- WHAT NEEDS TO BE DONE -
Rewrite every caption in the material below with "Light Khaki" replaced by "Olive Green" and the rest of the text unchanged. Leave the pictures out of your answer.

Dataset entries:

BEGIN

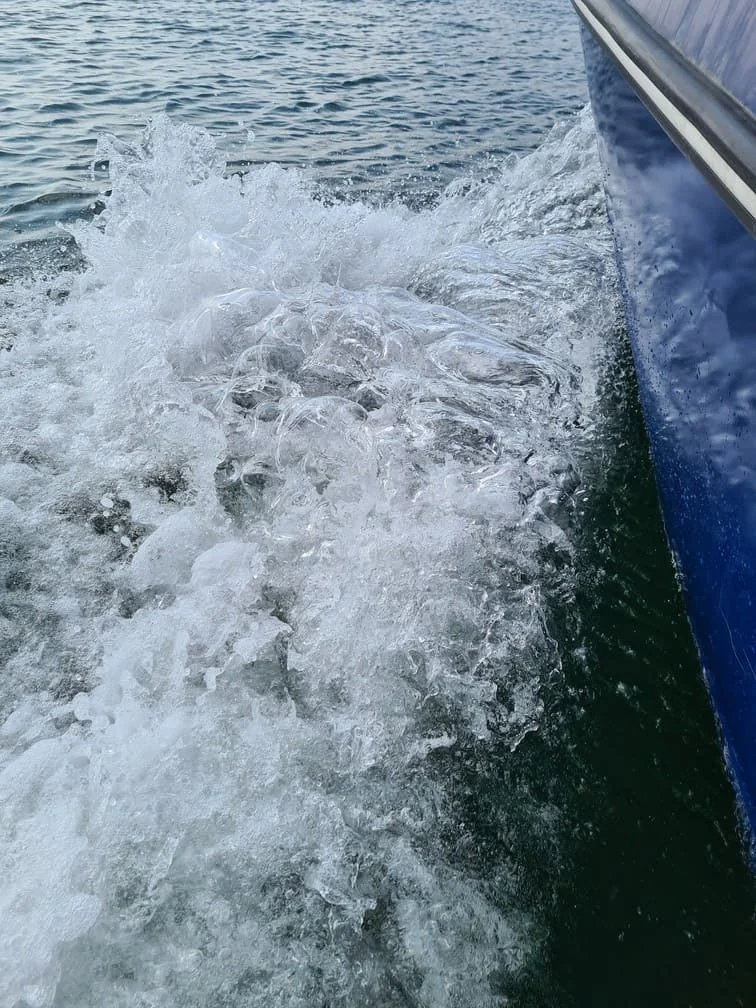 Boat hull edge cutting through foamy wake water during operation.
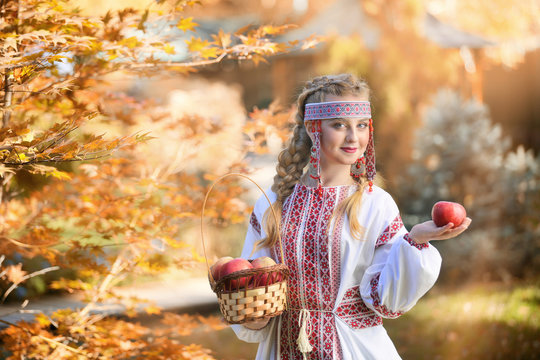 Girl In Russian Folk Costume Holding Apples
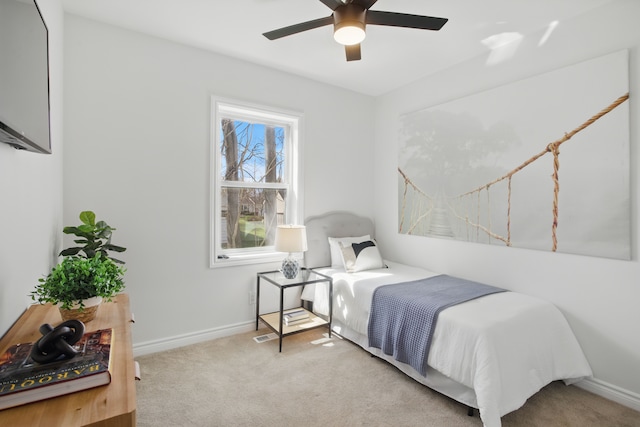bedroom with baseboards, a ceiling fan, and carpet floors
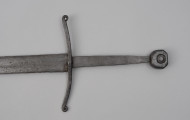 miecz typu XIIIa H2 1b (Oakeshott) - detal; Fragment miecza. Głownia o dł. 88,1 cm i szer. 4,9 cm, prosta, jednosieczna ze zbroczem, lekko zbieżna ku sztychowi. Sztych kończysty. Trzpień głowni lekko zwężający się ku końcowi. Jelec krzyżowy, lekko wygięty ku głowni, z zawiniętymi ku głowicy końcami ramion. Głowica nieregularna, ośmioboczna, z rytym dużym kołem na płaszczyznach. Znaki i zdobienia: Na głowni, złotym metalem, nieczytelny znak, dwóch okręgów, w środku których, znajdował się znak krzyża kawalerskiego, obecnie słabo czytelny.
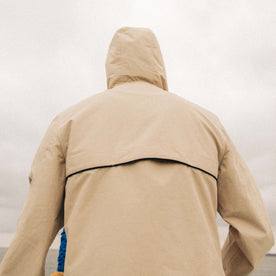 fit model showing off the back of The Chapman Anorak in Light Khaki
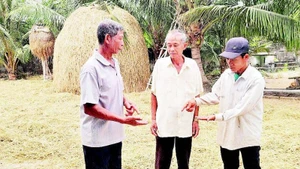 Phạm Hào (ngoài cùng bên trái) vận động người dân trong thôn xây dựng nông thôn mới.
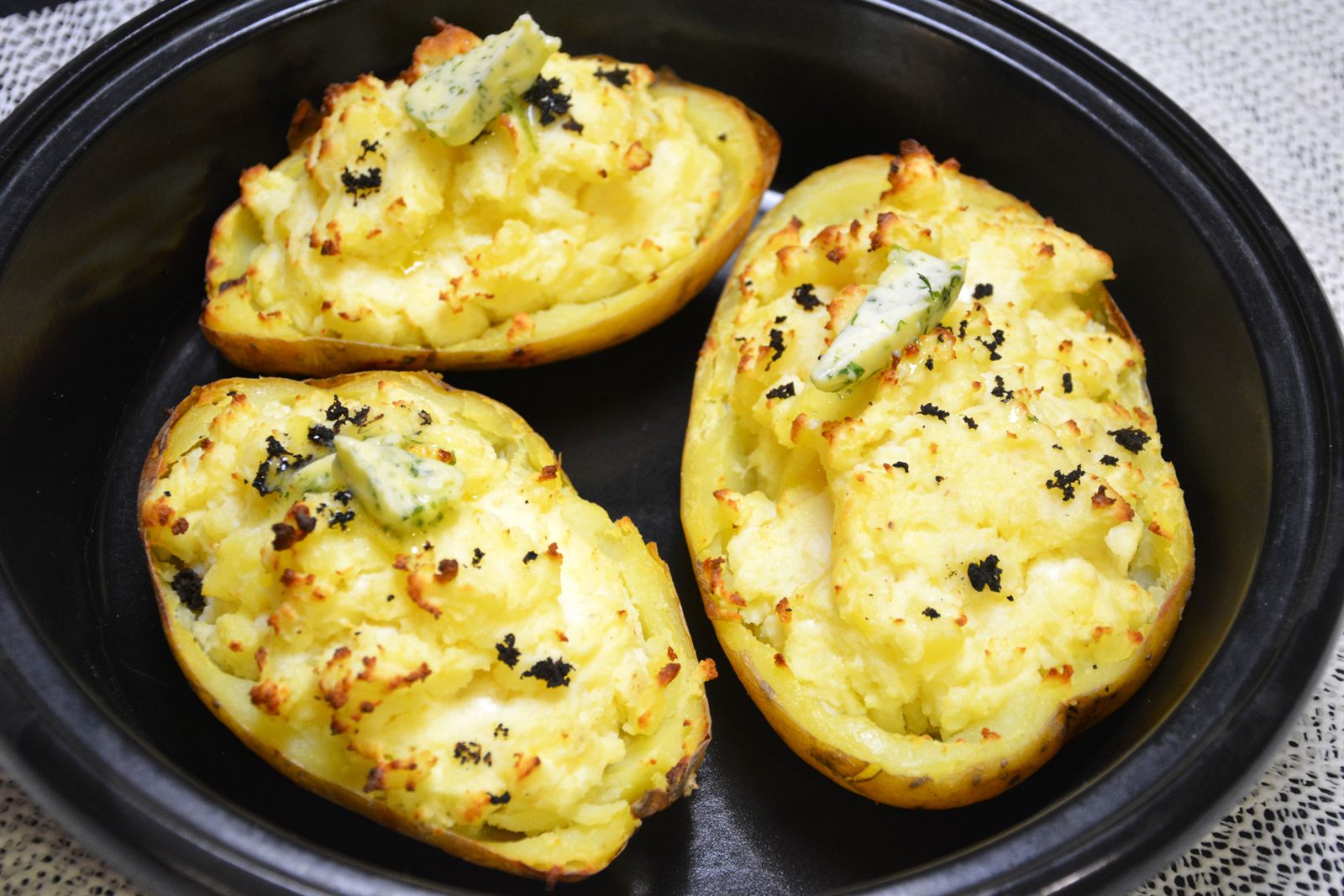 Gefüllte Ofenkartoffeln mit Feta und Kräuterbutter in einer schwarzen Auflaufform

END

- ANSWER -
 Boat hull edge cutting through foamy wake water during operation.
 Girl In Russian Folk Costume Holding Apples
bedroom with baseboards, a ceiling fan, and carpet floors
 miecz typu XIIIa H2 1b (Oakeshott) - detal; Fragment miecza. Głownia o dł. 88,1 cm i szer. 4,9 cm, prosta, jednosieczna ze zbroczem, lekko zbieżna ku sztychowi. Sztych kończysty. Trzpień głowni lekko zwężający się ku końcowi. Jelec krzyżowy, lekko wygięty ku głowni, z zawiniętymi ku głowicy końcami ramion. Głowica nieregularna, ośmioboczna, z rytym dużym kołem na płaszczyznach. Znaki i zdobienia: Na głowni, złotym metalem, nieczytelny znak, dwóch okręgów, w środku których, znajdował się znak krzyża kawalerskiego, obecnie słabo czytelny.
 fit model showing off the back of The Chapman Anorak in Olive Green
 Phạm Hào (ngoài cùng bên trái) vận động người dân trong thôn xây dựng nông thôn mới.
 Gefüllte Ofenkartoffeln mit Feta und Kräuterbutter in einer schwarzen Auflaufform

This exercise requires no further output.